┌─ DOCUMENT TEXT

P.S. I figured I should at least end it on a good note. I have to say that PC is a great guy...perfect for Roomiestar. He's going through a lot of steps to really invest in her...especially considering he's doing stuff like taking me out for lunch and inviting me along with them to places just because I am, "an important part of Roomiestar's life." So I really am very very very very happy for them and I feel like I've gained a friend in the deal. So I'm not bitter...don't worry. Peace out.

Saturday, December 17, 2005

Nothing new under the moon

Yeah...so nothing much has happened in the last few days really. That's why I hadn't updated my journal. I guess I'll start with Wednesday. After I got off work I went to the base and I did see PC. We chatted for a little bit...he asked me to pull over (he was in his security guard uniform) and when he walked up to the car I just said, "is there a problem officer?" So he said, "Yes ma'am, I need to inspect your vehicle." Then he said, "You know I only tease you because I like you." So...we're really getting along well and that's good for all parties involved, especially Roomiestar because having your boyfriend and best friend hate each other is a really bad situation. Anyway...that evening we ended up going bowling...me, Roomiestar, PC and PC's best friend...let's call him Bowler because we all decided that he looked like a pro bowler. Anyway...there weren't any lanes open till 9 so we decided to go grab a bite to eath at Bob Evans...and get this...PC paid for MY dinner. I was floored. I have a lot of respect for this guy and I would even consider him a friend, but most importantly, he makes Roomiestar happy which makes me happy. So after that we went bowling and Bowler paid for everyone because it was "buck night" so it wasn't that much. So I got an evening out for free which was really cool.

└─
┌─ RECORDS PROVIDED

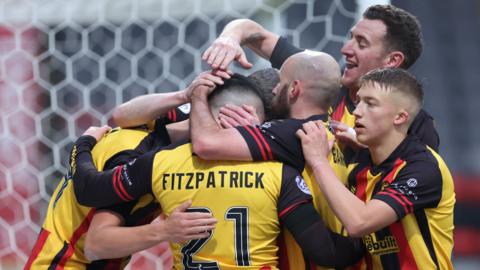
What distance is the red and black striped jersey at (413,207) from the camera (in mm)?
1747

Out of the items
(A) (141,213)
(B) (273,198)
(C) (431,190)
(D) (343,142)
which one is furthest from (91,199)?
(C) (431,190)

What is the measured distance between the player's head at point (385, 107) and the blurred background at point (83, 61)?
107 centimetres

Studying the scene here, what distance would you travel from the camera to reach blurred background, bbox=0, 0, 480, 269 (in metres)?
3.03

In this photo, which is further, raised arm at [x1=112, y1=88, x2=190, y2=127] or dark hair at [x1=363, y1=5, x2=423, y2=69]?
dark hair at [x1=363, y1=5, x2=423, y2=69]

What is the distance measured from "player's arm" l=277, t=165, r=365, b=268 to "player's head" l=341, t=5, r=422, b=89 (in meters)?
0.56

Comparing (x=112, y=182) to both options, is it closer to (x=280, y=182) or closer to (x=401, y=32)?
(x=280, y=182)

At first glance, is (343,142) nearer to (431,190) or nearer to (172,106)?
(431,190)

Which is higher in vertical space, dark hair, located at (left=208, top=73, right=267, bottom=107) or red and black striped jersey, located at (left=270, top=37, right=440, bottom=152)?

└─

• **THE REQUEST**
For each statement below, say yes or no to whether it agrees with the journal text, and quote the words from the journal text that decide it.
1. PC paid for the writer's dinner at Bob Evans.
2. The group went bowling as soon as they arrived because lanes were open.
3. Bowler paid for everyone's bowling.

• **SOLUTION FOR THIS TASK**
1. Yes: "PC paid for MY dinner."
2. No: "there weren't any lanes open till 9"
3. Yes: "Bowler paid for everyone"